Linhas de enfrentamento
Garrido ressalta que o conjunto de ações propostas prevê duas linhas de enfrentamento: a primeira, com medidas para adoção imediata, visa reduzir a pressão do patógeno presente nos vinhedos; e a segunda, a redução da taxa da doença ao longo da safra. “É importante a atuação em pelo menos duas safras para colher resultados. Nesse primeiro momento, serão visitados alguns vinhedos para mitigar as causas que contribuíram para a epidemia da doença na região e corrigir algumas práticas adotadas pelos produtores. Depois, a médio prazo, vem a adoção dos melhores produtos e práticas, que serão estudadas ao longo dessas duas safras, de tal forma que se torne um protocolo rotineiro”, reforça Garrido.

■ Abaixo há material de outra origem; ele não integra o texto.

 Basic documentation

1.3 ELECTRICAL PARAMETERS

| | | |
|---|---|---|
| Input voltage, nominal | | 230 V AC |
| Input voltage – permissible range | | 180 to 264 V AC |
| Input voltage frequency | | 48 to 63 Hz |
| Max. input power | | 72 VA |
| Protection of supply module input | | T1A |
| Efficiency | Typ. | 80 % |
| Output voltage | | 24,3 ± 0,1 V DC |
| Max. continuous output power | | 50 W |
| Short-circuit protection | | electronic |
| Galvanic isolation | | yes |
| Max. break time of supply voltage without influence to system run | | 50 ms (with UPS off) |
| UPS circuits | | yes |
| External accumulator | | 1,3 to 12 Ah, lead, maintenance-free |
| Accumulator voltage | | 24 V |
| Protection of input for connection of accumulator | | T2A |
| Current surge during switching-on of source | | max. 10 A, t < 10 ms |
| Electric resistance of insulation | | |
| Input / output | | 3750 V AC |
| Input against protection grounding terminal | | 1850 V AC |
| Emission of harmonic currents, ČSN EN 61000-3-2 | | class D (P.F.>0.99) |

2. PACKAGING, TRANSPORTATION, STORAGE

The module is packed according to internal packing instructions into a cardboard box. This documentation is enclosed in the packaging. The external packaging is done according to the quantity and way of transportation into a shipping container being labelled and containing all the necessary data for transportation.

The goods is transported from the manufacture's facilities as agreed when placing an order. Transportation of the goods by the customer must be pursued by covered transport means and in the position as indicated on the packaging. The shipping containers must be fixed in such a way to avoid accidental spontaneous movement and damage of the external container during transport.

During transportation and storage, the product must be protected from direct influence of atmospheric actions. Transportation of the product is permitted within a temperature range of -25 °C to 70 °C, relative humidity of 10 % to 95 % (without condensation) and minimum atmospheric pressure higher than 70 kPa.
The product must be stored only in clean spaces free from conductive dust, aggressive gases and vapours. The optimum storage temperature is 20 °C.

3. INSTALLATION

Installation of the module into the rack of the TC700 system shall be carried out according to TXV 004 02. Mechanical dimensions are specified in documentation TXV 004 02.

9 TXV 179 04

Transferência de conhecimento
O grupo de especialistas também instalará ensaios nas propriedades selecionadas e acompanhará os resultados. Garrido adianta que esses trabalhos vão averiguar a eficácia dos produtos em testes para acelerar a decomposição dos restos culturais do vinhedo – materiais nos quais o patógeno sobrevive de uma safra para outra. Eles irão também realizar a aplicação de indutores de resistência, aumentando a capacidade de defesa da planta; além de elaborar recomendações de manejo integrado para os produtores que tiveram grandes perdas.
O conhecimento gerado por esses experimentos será transferido aos produtores do Circuito das Frutas em eventos a serem organizados. “A realização de experimentos no campo e no laboratório resultará num grande benefício, que é a certeza de qual é a espécie do fungo e quais medidas e produtos biológicos e químicos são mais eficazes para seu controle. Tudo isso devolverá a confiança dos produtores nas práticas e na condução da lavoura”, afirma Mingoti.